The true cost of investing in a franchise may be higher than it first appears, Richard Holden, head of franchising for Lloyds Bank, warns
Advertised investment levels can be confusing for prospective franchisees. Costs for setting up a franchise opportunity can vary widely, based upon the type of franchise opportunity you’re interested in.
You’ll need to know the likely total investment costs, including all equipment and working capital needed, so ask the franchisor for a full breakdown of the typical investment costs.
Your business plan and financial forecasting should reflect the sales and operating costs you’re likely to see, based on the trading performance of existing franchisees in similar territories and your own local market research.
When researching the true costs of investing in your chosen franchise, make sure you consider the following:
- Initial franchise package fee.
- Cost of premises or territory.
- Refurbishment costs.
- Fixtures and fittings; signage; equipment; opening stock (if applicable).
- Licences (software).
- Telecommunications (landline, mobile phone, broadband, etc).
- Vehicle costs (consider leasing as an alternative to purchasing a vehicle outright).
- Vehicle livery and fit-out costs.
- Marketing campaign (including launch programme, PR, social media and networking).
- Marketing and promotional materials.
- Business stationery.
- Professional fees (solicitor, accountant, architect and surveyor).
- Memberships (trade associations, chamber of commerce, consumer groups, etc.)
- Staffing costs.
For established franchise brands, banks that specialise in franchising will consider lending up to 70 per cent of the total start-up costs, including working capital. For newer, less established franchise brands, the available finance from a lender may be lower.
Remember, the term of the lending will be linked to the franchise licence, so if the initial licence term is five years the maximum term for a bank loan will not exceed five years.

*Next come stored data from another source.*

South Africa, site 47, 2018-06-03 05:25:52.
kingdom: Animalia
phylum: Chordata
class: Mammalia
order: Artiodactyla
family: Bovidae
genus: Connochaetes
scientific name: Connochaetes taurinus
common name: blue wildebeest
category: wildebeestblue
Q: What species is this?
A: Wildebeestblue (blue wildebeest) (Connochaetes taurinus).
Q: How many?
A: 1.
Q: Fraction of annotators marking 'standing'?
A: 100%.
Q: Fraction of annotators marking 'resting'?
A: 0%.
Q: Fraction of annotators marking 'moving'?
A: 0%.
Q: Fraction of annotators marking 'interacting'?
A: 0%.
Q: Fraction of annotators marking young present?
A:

Once you’ve established the overall level of investment required, you can start preparing your business plan. The business plan is an essential document to obtain finance from the bank, but it should also be used as a working document to identify development areas as well as business opportunities.
Additionally, you will need to produce detailed cash flow and profit and loss forecasts for at least the first three years of trading.
You will need to have a good understanding of all aspects of the business, including the financials, to be able to present your case to a lender, so be prepared.